╭──

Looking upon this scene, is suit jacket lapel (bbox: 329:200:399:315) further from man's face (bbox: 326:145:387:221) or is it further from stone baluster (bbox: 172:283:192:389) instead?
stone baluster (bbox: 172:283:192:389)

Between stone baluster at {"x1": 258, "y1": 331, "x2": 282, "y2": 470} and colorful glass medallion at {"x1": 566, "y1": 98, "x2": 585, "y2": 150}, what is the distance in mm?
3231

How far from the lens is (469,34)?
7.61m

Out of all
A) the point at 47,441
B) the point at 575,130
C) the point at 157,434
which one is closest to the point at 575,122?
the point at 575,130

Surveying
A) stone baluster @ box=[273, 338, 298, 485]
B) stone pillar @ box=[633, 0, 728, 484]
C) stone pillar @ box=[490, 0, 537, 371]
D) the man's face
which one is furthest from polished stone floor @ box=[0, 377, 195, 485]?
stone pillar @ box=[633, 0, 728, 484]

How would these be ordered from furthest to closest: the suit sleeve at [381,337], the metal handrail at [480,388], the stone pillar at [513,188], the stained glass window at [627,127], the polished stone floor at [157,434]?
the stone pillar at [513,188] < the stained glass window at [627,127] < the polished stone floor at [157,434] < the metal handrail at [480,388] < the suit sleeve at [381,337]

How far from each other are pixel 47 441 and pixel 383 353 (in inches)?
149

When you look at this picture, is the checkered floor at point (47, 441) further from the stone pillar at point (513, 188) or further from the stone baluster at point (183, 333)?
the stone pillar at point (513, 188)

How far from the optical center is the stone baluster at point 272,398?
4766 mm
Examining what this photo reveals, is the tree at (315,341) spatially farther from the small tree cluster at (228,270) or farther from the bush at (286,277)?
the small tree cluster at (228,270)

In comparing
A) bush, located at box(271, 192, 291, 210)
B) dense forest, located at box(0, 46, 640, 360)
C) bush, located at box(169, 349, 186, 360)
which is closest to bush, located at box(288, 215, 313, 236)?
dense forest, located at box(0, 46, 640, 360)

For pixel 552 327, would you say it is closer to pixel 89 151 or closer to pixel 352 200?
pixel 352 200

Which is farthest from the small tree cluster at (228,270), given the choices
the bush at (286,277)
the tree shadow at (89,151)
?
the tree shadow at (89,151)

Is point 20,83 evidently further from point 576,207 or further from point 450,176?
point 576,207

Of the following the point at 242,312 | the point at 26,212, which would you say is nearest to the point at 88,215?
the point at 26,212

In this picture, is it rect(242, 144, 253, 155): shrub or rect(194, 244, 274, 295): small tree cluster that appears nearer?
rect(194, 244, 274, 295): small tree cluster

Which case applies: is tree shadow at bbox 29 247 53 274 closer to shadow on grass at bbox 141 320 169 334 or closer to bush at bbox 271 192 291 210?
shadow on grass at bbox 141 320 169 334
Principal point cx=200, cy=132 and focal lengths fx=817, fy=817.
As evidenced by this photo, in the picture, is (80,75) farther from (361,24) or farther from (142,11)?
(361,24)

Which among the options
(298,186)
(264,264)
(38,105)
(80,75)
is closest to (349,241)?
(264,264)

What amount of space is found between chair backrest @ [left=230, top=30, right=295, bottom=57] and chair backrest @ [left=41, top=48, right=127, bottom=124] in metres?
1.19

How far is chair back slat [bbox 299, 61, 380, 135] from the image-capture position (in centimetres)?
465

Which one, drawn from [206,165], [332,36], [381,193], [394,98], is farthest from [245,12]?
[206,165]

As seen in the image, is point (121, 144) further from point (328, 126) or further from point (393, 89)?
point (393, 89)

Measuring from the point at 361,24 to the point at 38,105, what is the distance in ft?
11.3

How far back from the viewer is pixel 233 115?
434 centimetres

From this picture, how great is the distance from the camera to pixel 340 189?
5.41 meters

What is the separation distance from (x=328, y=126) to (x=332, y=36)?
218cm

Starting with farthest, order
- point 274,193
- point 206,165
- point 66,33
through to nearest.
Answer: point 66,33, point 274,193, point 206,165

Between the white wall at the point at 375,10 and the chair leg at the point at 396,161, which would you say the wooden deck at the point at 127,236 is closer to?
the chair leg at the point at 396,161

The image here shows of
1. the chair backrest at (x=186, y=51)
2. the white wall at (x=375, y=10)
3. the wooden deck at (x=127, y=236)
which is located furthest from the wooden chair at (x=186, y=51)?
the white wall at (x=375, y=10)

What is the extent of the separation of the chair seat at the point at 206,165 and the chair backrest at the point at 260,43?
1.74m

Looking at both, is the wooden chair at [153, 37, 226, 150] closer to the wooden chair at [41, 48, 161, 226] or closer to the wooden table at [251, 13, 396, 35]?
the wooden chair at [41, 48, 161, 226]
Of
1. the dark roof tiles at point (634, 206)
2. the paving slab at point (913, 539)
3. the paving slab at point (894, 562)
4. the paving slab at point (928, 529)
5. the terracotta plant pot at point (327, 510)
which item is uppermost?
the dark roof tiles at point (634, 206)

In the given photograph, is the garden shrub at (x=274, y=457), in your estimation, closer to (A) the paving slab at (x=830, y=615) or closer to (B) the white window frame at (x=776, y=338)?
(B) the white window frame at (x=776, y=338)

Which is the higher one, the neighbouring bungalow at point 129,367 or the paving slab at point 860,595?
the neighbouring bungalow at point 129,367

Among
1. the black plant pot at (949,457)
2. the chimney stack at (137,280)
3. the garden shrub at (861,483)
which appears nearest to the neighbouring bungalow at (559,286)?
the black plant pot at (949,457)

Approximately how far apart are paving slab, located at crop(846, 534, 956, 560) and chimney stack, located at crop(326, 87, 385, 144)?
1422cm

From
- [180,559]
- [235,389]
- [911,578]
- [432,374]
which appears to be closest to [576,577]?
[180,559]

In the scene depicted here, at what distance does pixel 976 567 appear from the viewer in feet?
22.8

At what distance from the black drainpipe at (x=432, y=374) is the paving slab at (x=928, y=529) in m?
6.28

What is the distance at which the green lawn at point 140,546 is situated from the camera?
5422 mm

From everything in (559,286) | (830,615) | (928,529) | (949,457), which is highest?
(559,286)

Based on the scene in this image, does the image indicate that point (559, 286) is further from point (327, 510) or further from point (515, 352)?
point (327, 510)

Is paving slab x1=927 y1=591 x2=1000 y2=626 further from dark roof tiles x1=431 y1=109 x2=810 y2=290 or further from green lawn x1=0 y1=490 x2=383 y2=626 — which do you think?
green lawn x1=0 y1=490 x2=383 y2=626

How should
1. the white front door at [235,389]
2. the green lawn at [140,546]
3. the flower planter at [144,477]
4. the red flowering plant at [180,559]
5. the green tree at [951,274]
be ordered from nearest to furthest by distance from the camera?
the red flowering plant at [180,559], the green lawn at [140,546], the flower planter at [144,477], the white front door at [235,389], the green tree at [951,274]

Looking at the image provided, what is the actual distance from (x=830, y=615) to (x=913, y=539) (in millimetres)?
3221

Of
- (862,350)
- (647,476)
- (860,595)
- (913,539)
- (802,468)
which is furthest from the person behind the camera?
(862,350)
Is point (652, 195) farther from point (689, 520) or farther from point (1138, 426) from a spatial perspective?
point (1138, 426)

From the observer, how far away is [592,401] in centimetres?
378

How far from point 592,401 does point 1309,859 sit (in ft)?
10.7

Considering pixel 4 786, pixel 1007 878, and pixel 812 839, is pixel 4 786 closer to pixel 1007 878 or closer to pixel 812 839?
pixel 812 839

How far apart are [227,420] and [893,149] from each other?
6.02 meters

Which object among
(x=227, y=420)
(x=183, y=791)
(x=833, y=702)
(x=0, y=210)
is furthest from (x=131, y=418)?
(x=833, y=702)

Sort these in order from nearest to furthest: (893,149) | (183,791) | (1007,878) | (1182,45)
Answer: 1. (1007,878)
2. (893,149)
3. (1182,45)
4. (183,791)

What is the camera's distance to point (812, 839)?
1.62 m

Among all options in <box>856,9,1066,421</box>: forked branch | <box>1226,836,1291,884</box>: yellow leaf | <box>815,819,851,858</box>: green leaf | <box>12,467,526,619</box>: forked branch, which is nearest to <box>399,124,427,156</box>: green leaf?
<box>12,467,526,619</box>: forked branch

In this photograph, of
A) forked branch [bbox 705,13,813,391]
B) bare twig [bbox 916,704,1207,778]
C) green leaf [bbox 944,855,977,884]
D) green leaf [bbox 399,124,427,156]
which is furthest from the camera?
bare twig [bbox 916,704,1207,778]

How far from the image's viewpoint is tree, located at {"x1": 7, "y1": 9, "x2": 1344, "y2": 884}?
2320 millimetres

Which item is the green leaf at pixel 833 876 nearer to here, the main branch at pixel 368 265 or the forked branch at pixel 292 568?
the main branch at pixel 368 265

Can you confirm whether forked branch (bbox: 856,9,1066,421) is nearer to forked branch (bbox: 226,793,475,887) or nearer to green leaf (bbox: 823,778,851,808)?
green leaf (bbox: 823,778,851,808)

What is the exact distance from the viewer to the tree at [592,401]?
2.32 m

╰──

Print from the line containing "How far from the image's" to the last line above, exactly as written.

*EXERCISE RESULT*:
How far from the image's viewpoint is tree, located at {"x1": 7, "y1": 9, "x2": 1344, "y2": 884}?
2320 millimetres

Which item is the green leaf at pixel 833 876 nearer to here, the main branch at pixel 368 265 or the forked branch at pixel 292 568?
the main branch at pixel 368 265

Can you confirm whether forked branch (bbox: 856,9,1066,421) is nearer to forked branch (bbox: 226,793,475,887) or nearer to green leaf (bbox: 823,778,851,808)?
green leaf (bbox: 823,778,851,808)

What is the exact distance from the viewer to the tree at [592,401]?
2.32 m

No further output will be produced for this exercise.